Se calzó una botas que con descaro pregonaban al mundo los muchos años de uso y abuso de las que habían sido víctimas. Se deslizó al interior de una chaqueta de color indefinible, matizada con aportes de diversas índoles y procedencias. Finalmente, posó sobre su cabeza una cachucha a medio comer por las polillas, quizás abandonada por alguno de los transeúntes que a diario visitaban el santuario de la virgen, paraje que paulatinamente veía cómo sus devotos disminuían con el mismo ritmo con el que disminuían los accidentes en la vía.

Cruzar el portal de su casa hacia el lozano amanecer siempre inflamaba el alma de Santiago con un fulgor imperceptible para aquellos, que, pese a las alegrías de la vida, son incapaces de fusionar su espíritu con el trino de las aves y el llamado de la cordillera. Sus manos, ásperas, pequeñas y rudas, se veían repentinamente inundadas con torrentes inagotables de emociones perdidas en el tiempo. Habían pasado varios años desde que finalmente sucumbió a la idea de ser tan viejo como su cuerpo y eso lo tranquilizaba. Ya no era necesario probarse nada. Ya no se requería entablar abierta guerra con los estragos de los años arrancados a punta de alegrías, tristezas, risas y llantos.

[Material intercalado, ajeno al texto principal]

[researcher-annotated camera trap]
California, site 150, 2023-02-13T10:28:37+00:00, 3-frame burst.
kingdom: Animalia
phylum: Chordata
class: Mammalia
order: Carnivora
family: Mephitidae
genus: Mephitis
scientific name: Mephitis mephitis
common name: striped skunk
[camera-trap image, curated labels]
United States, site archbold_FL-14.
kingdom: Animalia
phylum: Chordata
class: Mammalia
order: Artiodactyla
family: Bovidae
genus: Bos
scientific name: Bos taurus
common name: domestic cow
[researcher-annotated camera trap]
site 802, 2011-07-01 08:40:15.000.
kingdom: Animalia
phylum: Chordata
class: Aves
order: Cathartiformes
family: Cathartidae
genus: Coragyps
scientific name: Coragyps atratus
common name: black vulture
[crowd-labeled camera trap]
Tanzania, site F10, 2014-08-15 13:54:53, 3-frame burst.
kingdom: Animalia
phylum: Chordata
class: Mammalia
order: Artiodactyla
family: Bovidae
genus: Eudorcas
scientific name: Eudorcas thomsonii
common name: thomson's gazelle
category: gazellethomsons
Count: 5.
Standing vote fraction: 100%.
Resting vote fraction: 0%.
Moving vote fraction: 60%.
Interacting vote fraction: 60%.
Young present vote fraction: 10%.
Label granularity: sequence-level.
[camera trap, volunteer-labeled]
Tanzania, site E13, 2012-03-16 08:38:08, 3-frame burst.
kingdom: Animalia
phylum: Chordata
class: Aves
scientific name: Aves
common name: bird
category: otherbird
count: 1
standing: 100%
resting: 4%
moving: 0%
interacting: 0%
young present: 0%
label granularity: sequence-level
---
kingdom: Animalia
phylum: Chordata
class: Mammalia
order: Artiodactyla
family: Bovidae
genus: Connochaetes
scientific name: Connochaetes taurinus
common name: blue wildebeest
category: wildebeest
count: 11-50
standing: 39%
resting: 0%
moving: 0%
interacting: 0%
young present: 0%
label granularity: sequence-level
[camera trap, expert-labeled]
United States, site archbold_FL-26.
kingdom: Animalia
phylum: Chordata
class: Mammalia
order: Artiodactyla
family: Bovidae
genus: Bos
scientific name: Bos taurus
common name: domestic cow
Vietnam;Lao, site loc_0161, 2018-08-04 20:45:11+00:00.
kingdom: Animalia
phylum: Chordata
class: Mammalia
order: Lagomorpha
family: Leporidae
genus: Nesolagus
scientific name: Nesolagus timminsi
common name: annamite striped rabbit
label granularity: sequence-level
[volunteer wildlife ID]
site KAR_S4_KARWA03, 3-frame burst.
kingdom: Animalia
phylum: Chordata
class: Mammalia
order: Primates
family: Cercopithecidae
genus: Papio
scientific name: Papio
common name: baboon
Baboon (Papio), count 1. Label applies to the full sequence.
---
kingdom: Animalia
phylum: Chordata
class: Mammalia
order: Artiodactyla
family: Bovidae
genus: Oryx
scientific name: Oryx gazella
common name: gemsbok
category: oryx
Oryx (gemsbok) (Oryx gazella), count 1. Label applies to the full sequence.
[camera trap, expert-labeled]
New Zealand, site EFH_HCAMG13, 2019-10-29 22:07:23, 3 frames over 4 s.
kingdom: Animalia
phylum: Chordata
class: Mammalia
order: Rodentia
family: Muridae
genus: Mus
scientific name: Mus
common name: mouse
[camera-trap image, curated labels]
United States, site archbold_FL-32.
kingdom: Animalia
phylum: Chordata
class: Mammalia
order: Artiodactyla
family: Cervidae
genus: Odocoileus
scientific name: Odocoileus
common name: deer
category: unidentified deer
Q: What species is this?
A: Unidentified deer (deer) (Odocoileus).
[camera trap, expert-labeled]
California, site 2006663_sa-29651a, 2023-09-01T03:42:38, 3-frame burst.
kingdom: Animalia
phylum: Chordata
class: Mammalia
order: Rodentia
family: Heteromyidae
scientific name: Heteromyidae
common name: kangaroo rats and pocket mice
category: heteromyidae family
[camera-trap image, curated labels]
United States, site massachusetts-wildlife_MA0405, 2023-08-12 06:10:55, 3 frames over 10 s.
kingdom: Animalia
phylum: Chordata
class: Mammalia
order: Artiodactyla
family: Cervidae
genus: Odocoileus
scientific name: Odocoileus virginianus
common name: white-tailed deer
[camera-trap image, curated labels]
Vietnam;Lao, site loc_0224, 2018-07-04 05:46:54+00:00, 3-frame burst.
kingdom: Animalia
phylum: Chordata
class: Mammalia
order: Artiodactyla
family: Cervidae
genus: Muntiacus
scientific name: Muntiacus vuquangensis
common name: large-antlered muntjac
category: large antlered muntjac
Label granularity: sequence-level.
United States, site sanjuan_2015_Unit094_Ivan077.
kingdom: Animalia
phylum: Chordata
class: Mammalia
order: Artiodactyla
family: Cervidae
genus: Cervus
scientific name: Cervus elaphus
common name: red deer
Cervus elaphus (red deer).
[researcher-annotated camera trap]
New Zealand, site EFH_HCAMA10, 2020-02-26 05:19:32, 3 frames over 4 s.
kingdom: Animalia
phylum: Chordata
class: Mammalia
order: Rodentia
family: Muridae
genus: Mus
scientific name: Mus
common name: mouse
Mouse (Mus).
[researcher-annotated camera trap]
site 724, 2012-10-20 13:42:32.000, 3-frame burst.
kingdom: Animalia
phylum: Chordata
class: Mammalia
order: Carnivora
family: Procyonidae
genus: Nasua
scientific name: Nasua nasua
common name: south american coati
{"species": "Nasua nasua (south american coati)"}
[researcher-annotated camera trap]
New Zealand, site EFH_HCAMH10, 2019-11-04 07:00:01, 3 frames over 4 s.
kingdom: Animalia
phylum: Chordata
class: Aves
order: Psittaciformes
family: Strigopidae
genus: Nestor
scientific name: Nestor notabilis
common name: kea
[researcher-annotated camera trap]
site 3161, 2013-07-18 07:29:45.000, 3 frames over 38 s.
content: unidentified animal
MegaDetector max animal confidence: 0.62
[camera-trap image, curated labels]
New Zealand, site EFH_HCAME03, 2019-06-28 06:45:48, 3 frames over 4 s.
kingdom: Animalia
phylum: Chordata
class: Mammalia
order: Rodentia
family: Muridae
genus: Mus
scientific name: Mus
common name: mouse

Su hombro fue rozado por una mano suave y temblorosa, llena de coraje, de aguante, de amor, de hermandad. Giró su cabeza con la absoluta certeza de ver al amor de su vida junto a él, de ser miembro de una logia más antigua que la misma humanidad, de formar parte de algo superior a él mismo, a todos los hombres. Ahí, a su lado, estaba ella, tan frágil, tan imponente, tan dulce, tan soberbia. La vio vieja como él y eso le produjo un escozor que caló hasta lo profundo de sus huesos deteriorados por el trabajo y la humedad. Sintió deseos de besarla, no con la pasión adolescente con la que la besó hace muchas primaveras cuando por primera vez sus labios saborearon la ambrosia del primer amor, ni con el afán de agradecerle el sí pronunciado en el altar cuando sus vidas se fundieron definitivamente en el perihelio de sus días.

Sintió deseos de besarla, porque estaba allí, a su lado, después de todo, pesé a todo. Supo entonces, como lo había sabido siempre, que moriría junto a ella, que moriría por ella y gracias a ella. También, que cada instante de su vida, cada error, cada acierto, cada huida y cada caída lo habían preparado para este preciso momento, este momento sublime, en el que los estragos de la vida desnudaban nuestra alma de las superfluas vanidades, de los celos, del deseo y la pasión, descubriendo una verdad tan absoluta y magnifica que resulta indescifrable para todos, hasta el momento en el que nuestro espíritu se encuentra en el ocaso de su brillo.

Sintió entonces cómo todo su cuerpo se dilataba y extendía hasta el infinito, cómo su ser se elevaba por encima de su casa con paredes de madera y techo de lata. Dejó tras de sí a la carretera, espectadora de sus días felices y amargos. Se alejó de su querida y conocida montaña, traspasando los límites de la cordillera y de las nubes, hasta finalmente fundirse con el universo magnífico y esplendido. En ese instante, Santiago Garzón miró a los ojos a Fidedigna Castro y pronunció las palabras que aun retumban en el lecho del cañón del río Negro desde los días en que los hombres eran jóvenes y las historias no se habían contado: "Voy a vender unas velas, mija, no se olvide que la amo".